Knot stuck with too many TCP on CLOSE_WAIT state
One of our production servers has failed to refresh several zones today. In the logs, I see lots of messages like this:
2015-02-05T04:56:16 error: throttling TCP connection pool for 14 seconds, too many allocated resources
2015-02-05T04:56:16 error: cannot accept connection (24)
I next ran "netstat -pan", and saw lots and lots of TCP connections to knotd, stuck in the CLOSE_WAIT state. These TCP connections are from various addresses, both IPv4 and IPv6. I don't know if this is a deliberate attack of some kind, or just a bug that prevents knotd from freeing up the sockets after the TCP connection has ended. Anyway, this appears to prevent knotd from creating outbound TCP connections to our master to do zone transfers. When I traced the process, I saw:
# strace -p 6379
Process 6379 attached - interrupt to quit
restart_syscall(<... resuming interrupted call ...>) = 0
rt_sigprocmask(SIG_UNBLOCK, [], NULL, 8) = 0
pselect6(516, [515], NULL, NULL, NULL, {NULL, 8}) = 1 (in [515])
rt_sigprocmask(SIG_BLOCK, [], NULL, 8) = 0
accept(515, 0, NULL) = -1 EMFILE (Too many open files)

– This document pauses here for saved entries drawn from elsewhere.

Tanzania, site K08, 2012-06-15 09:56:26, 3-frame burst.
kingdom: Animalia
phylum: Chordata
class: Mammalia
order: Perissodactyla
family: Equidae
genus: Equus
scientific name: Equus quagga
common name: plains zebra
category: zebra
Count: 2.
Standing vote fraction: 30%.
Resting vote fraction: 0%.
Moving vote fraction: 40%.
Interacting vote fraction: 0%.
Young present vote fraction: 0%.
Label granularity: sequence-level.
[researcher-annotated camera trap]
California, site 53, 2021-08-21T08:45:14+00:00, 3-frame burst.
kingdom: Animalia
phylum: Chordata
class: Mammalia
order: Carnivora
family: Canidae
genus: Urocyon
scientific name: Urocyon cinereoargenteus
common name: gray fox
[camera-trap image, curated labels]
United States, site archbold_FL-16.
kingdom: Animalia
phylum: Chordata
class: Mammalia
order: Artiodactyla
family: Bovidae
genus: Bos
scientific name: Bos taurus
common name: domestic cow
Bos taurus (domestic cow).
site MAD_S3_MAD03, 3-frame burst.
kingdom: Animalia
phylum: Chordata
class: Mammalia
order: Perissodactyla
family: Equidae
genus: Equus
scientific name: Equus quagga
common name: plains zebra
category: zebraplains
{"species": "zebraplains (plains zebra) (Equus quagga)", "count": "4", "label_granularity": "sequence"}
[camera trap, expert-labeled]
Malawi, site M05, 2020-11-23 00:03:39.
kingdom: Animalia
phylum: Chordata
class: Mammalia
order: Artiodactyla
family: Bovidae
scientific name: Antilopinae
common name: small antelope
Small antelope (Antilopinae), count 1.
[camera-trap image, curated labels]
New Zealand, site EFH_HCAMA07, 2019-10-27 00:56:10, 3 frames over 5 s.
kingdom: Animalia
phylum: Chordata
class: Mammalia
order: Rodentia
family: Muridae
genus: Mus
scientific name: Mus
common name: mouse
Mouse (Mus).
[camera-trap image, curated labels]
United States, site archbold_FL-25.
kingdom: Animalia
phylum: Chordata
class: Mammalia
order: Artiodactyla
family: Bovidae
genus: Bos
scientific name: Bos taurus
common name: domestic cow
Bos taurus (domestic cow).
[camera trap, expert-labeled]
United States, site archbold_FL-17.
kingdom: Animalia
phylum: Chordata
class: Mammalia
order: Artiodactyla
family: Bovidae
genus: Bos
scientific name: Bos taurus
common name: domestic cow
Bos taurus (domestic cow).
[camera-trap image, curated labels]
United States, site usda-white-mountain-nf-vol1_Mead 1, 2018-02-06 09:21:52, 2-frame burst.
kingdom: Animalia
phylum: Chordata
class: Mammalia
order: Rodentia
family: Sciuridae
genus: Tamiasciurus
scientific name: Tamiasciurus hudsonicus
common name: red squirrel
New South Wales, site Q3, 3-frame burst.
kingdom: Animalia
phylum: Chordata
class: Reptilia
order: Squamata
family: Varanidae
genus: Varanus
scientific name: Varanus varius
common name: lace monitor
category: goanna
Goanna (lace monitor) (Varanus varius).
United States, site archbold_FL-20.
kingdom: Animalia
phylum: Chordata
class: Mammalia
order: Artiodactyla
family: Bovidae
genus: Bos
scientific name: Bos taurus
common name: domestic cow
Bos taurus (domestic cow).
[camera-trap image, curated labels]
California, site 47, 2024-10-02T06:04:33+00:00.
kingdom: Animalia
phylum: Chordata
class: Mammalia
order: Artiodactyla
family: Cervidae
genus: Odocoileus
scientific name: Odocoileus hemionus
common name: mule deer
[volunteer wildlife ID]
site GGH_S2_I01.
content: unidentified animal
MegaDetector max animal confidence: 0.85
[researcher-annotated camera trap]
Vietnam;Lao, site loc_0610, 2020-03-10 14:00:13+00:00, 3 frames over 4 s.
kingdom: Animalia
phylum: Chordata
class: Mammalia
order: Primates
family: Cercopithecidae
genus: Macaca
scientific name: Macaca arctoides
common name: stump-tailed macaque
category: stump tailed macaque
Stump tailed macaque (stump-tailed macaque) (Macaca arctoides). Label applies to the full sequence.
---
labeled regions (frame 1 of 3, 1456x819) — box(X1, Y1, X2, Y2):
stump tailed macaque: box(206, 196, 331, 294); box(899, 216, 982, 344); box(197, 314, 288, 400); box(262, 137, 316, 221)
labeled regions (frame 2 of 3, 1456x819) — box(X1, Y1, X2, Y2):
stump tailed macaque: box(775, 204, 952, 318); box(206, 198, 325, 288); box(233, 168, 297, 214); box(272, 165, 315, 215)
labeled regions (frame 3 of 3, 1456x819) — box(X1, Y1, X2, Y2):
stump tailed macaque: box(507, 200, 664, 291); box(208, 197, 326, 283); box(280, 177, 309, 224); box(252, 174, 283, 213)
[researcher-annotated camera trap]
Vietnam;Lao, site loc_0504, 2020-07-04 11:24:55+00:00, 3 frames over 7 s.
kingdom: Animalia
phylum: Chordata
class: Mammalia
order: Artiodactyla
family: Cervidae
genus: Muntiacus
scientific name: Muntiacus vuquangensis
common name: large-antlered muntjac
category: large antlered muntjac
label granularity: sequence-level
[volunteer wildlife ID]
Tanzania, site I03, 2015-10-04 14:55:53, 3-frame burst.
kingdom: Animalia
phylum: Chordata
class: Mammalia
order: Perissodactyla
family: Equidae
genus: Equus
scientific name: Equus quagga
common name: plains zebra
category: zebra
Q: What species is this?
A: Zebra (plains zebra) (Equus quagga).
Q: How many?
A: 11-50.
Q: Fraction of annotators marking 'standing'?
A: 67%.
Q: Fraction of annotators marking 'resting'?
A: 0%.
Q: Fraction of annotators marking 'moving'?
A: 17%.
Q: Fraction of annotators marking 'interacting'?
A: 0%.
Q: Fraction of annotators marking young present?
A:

write(525, "2015-02-05T10:25:28 error: canno"..., 57) = 57
write(525, "2015-02-05T10:25:28 error: throt"..., 103) = 103
The result of this is that many zones are now stale. I think I can probably recover from this by just restarting knot. But I want to log this report in case there is a bug in knot that could hold open sockets for too long.